The problem today is that we look to the state for things the state was never intended to do. And the state, perhaps in part as a result of its mistaken attempt to do these other things, sometimes neglects the two things for which it is chiefly responsible. We have entered into a time in American history when people want the state to provide them with security. They expect the state to care for them from the cradle to the grave. But the state was never meant to do that. As a matter of fact, when we are talking about the care of people, this care is a duty God has given to his people, the church, and to families which have a moral obligation to care for their own members. This is not something the state should do. Nor can the state do it well, even if it tries. 

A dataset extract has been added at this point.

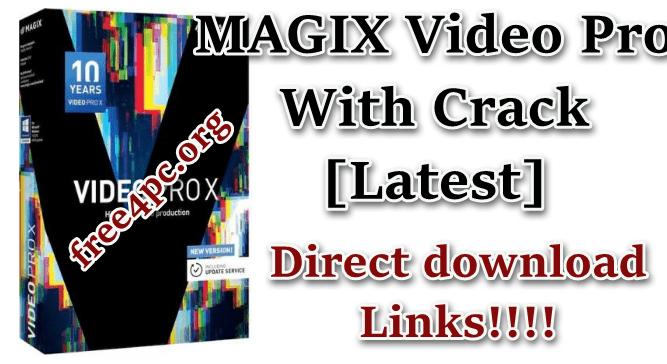 MAGIX Video Pro Crack [Latest]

The tragedy of our day is not only that we look to the state to do things which we are supposed to do ourselves (and can do much better than the state can, if we will do them), but that the state also is failing to do the things God created it to do. Defense from enemies? Yes, if what we are thinking about is enemies without. But no, if we are thinking of dangers and turmoil within the country. And justice? It is in this area that our system fails most. We need to face that. I believe we are going to have to face it increasingly in the years to come. 

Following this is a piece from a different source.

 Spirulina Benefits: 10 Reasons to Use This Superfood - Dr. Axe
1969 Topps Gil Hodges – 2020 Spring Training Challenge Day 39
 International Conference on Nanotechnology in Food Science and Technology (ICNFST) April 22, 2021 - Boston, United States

As I look back over the last ten or twenty years, I remember a time when the minorities in our country were saying something like this: “You speak of justice and you think you live in a country that provides for justice, but that is only because you are well off. Minorities don’t get justice; the poor don’t get justice. Only the rich get justice.” I remember hearing that ten or twenty years ago and thinking that it was basically unfair. There may be miscarriages of justice among the poor, I acknowledged, and certainly the poor do not get quite the same attention as the rich, since they are unable to pay for it. But it is not really true to say that only the rich get justice. Certainly we are a nation ruled by law. 

However, as the years have gone by, I have become increasingly aware that there was and continues to be much truth in that early accusation—at least, there is more truth to it than we would like to think. Most of us have never been in a legal proceeding and, therefore, do not know how much money it takes to pursue a case or defend oneself against an accusation. Just get sued, and you will find out how difficult and how expensive it is to defend yourself legally. What I am saying is that today justice is often not at all a matter of right or law but of money. Do you have enough money to sustain your case? That is what it boils down to. 

When we look at the Roman Empire we tend to exclaim, “What a cruel empire it was.” It was capable of great cruelty. But when I look at how the authorities dealt with Paul in this instance I find a state which, for all its ignorance of the true God, was nevertheless operating quite correctly.

Study Questions
  1. What two functions comprise the role of the state?
  2. How could the Roman government be characterized in its dealing with Paul?
  3. If the state is not to care for people, who is?

Reflection: Evaluate your own expectations of government. Do you expect things of it that are beyond its responsibility?

Application: How can you help to care for people in need? What could your church be doing?

Prayer: Pray for your government, that its leaders will wisely and properly execute their responsibilities.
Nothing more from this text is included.